Barron's Magazine, "America's premier financial weekly," boasts a paid circulation of 301,230. Barron's claims it "has been influencing the decisions of investors for more than 80 years."
Publisher Dow Jones & Company also puts out the Wall Street Journal, which claims print and online circulation of 2.1 million (WSJ Online is subscriber-only).
Barron's online editor Howard Gold authors a twice-monthly capitalist call-to-arms, "Fighting the Tape." On Thursday, Gold tackled an up-and-coming VRWC talking point: the decline and fall of the mainstream media in western culture.
You definitely want to read Two Cheers For the Mainstream Media. We're winning. And they are very frightened.
The mainstream media is in trouble. Big trouble. According to Gold:
A crisis of confidence has combined with a technological revolution and structural economic change to create what can only be described as a perfect storm, especially for newspapers and broadcast news outlets.
The Jayson Blair scandal that rocked The New York Times in 2003 revealed the kind of ineptitude and imperiousness that The Times loves to expose in others (see Fighting the Tape, "Times Fiasco Has Lessons For Us All," May 22, 2003).
Internet bloggers have bagged some big pelts in recent months. They took down some experienced producers at CBS News' 60 Minutes and may have accelerated anchor Dan Rather's retirement over a questionable preelection story about President Bush's National Guard service.
And Eason Jordan, the chief news executive of CNN, resigned after bloggers recounted remarks he apparently made in Davos, Switzerland that the U.S. military was targeting journalists in Iraq.

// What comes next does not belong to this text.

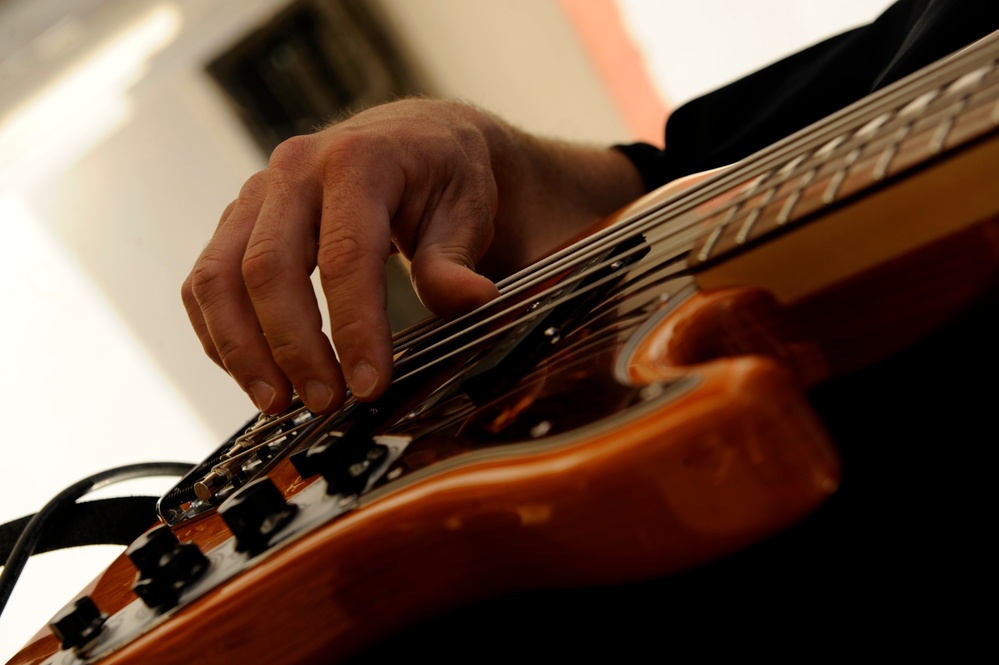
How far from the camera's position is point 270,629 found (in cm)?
40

Funny. To sketch the malaise of the media, Gold follows precisely the same post hoc ergo propter hoc (Blair-to-Rather-to-Eason Jordan) fallacy as Ann Coulter. Can you say "Republican Talking Points?"
More solid Gold:
...the Internet...is undermining the traditional media in many ways.
Meanwhile, print's business model is imploding as younger readers turn toward free tabloids and electronic media to get news (see Fighting the Tape, "The Print Media's Malaise Runs Deep," July 22. 2004).
Forget that almost anyone with any brains has been saying this for 10 years already. Not to worry, Gold chortles. "Bloggers" are a flash in the pan.
When their 15 minutes are over, bloggers will assume a necessary but limited role: as a source of lively opinion and a reality check on the mainstream media. Those that have the highest standards will be recognized as independent journalists.
Real journalists, Gold claims, are professionals, and:
...professional journalists still do a better job than anyone else of informing the public about the most important events of our day.
"Professionals" are more relevant than bloggers for the simple reason that:
...we get paid for what we do, and in a capitalist economy that's the way talent is recognized and rewarded.
And, when all is said and done, "professional standards" constitute the biggest stick corporate media can wave at the "blogs." Even so, Gold finally admits, corporate media is feeling a strain. Here's the demise of the mainstream press in pure capitalese:
The fraying of business models that worked for so long is putting enormous pressure on some short-sighted corporate managements to cut resources dramatically to preserve illusory profit margins.
That has driven too many talented people out of the business and has made it increasingly difficult for those who remain to do their jobs.
And unrelenting political pressure - mostly, it must be said, from the right - has often led the media into timidity and self-censorship precisely when the public would be best served by vigorous questioning of authority.
Like most clichés, the term "liberal bias" has a grain of truth, and was probably more valid 20 years ago when conservatives still could plausibly view themselves as a beleaguered minority.
But now that they're pretty solidly in power, some are using that phrase to bully journalists who might try to publish inconvenient information. It's also a nice fig leaf that allows people who have strong opinions to ignore facts they just don't want to hear.
The same might accurately be said of Mr. Gold's "two cheers." If this is the best they've got, it's pretty clear we are winning the war for truth, the corporate media can see the handwriting on the wall, and they are sincerely frightened.